━━━ Supplied entries ━━━
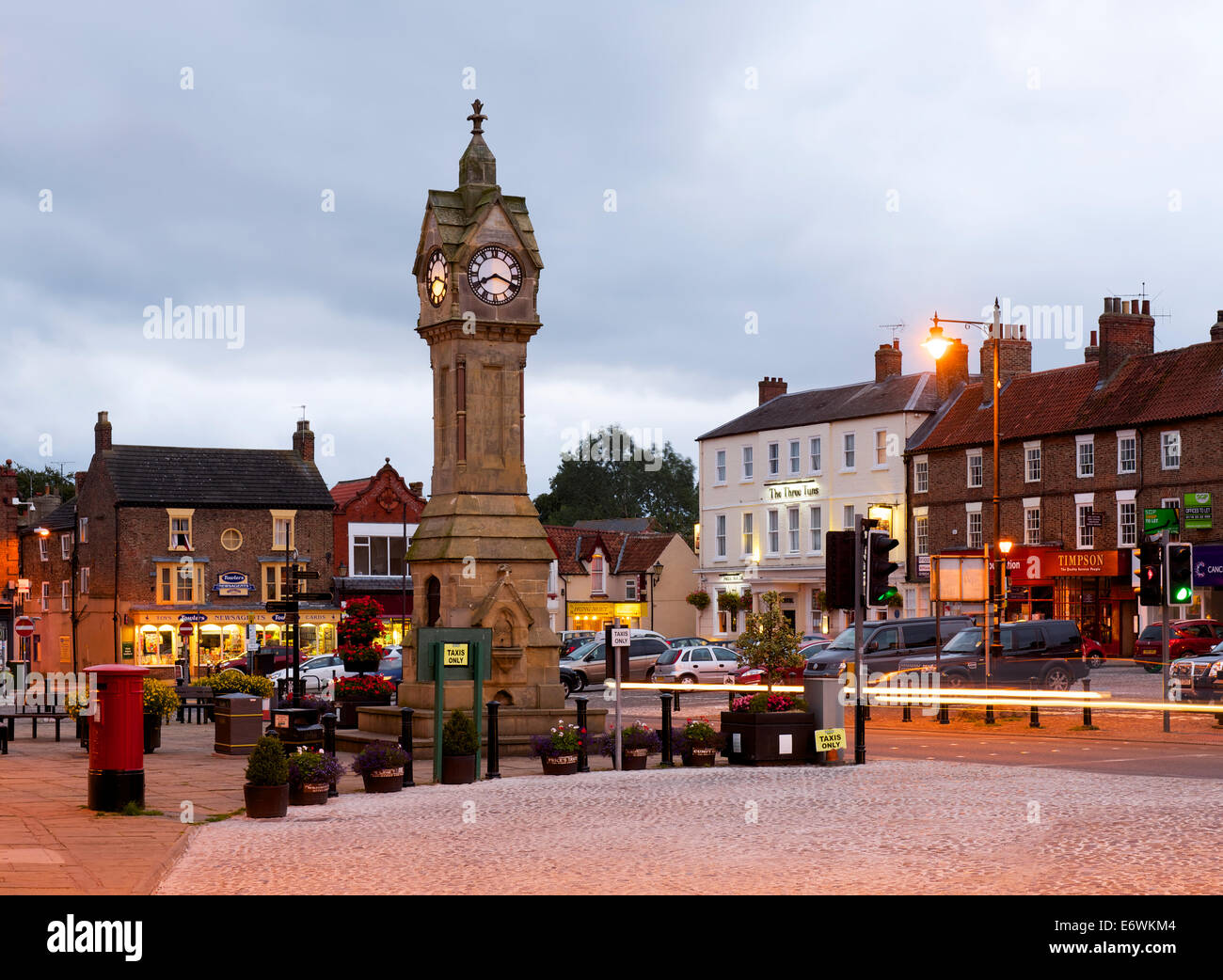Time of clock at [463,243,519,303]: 8:18
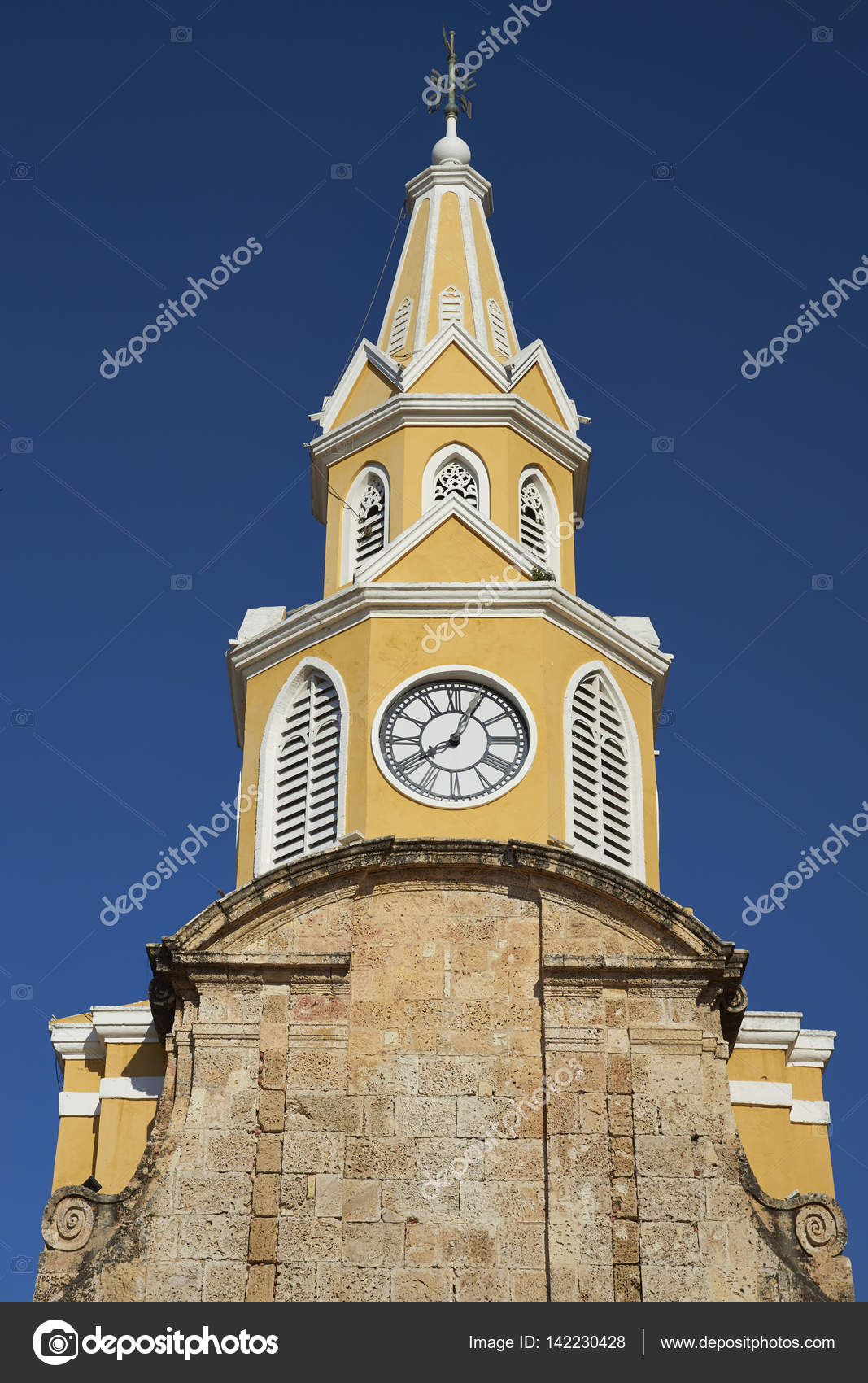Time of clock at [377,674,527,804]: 8:04
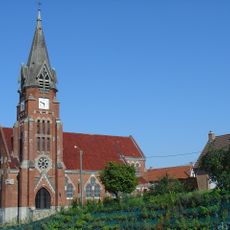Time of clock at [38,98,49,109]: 5:49
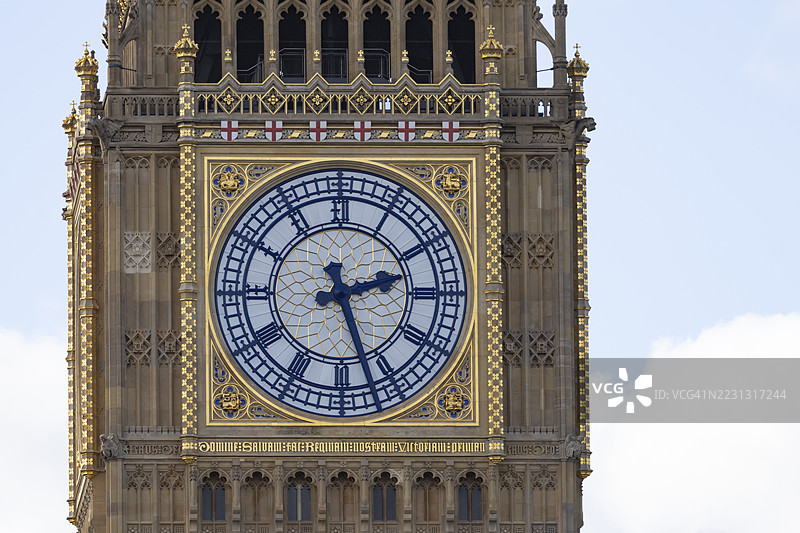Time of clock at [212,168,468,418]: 2:26
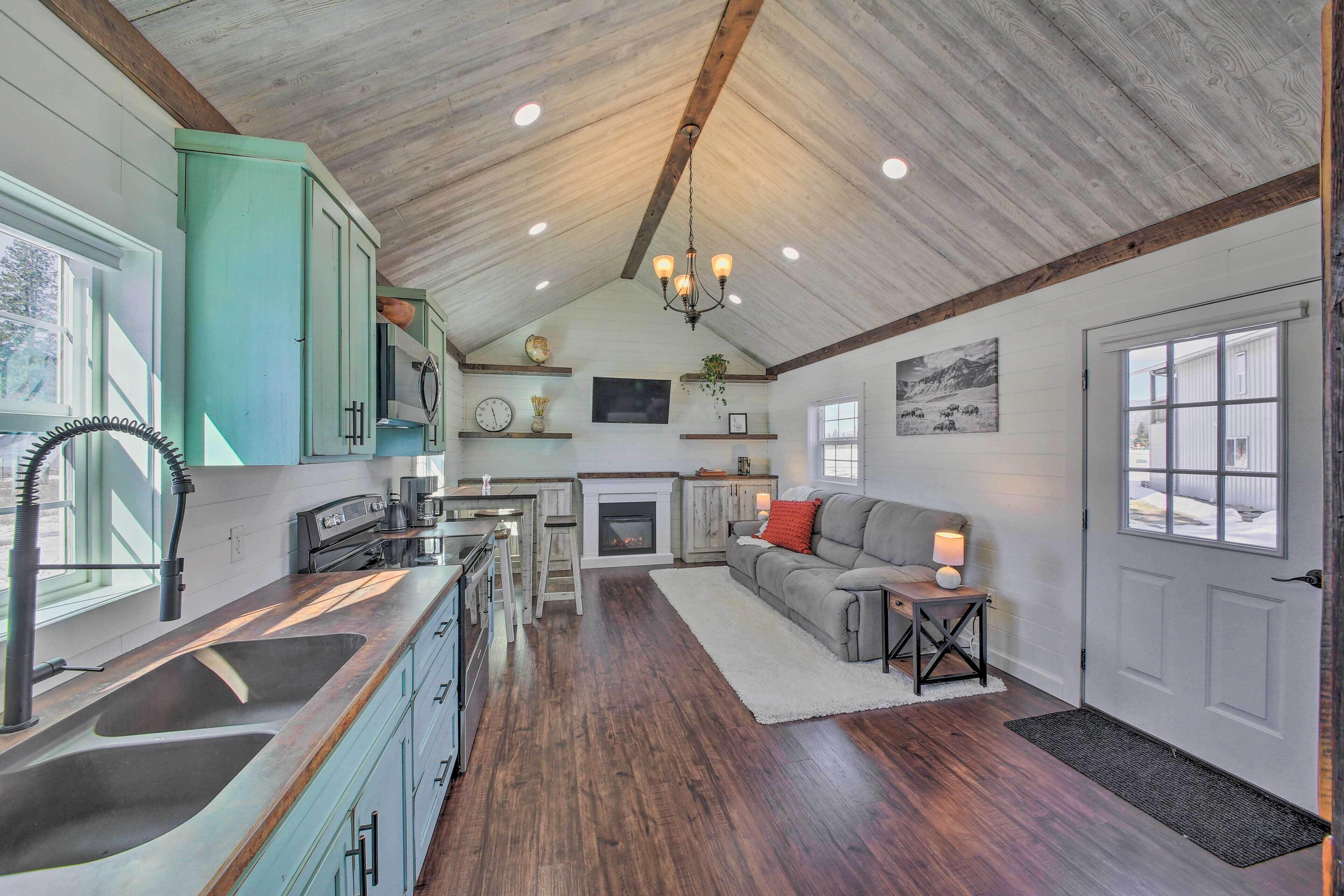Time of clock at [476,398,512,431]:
━━━
_Task statement_.
Please copy every entry above word for word, leaving out the pictures.

_Response below_.
Time of clock at [463,243,519,303]: 8:18
Time of clock at [377,674,527,804]: 8:04
Time of clock at [38,98,49,109]: 5:49
Time of clock at [212,168,468,418]: 2:26
Time of clock at [476,398,512,431]:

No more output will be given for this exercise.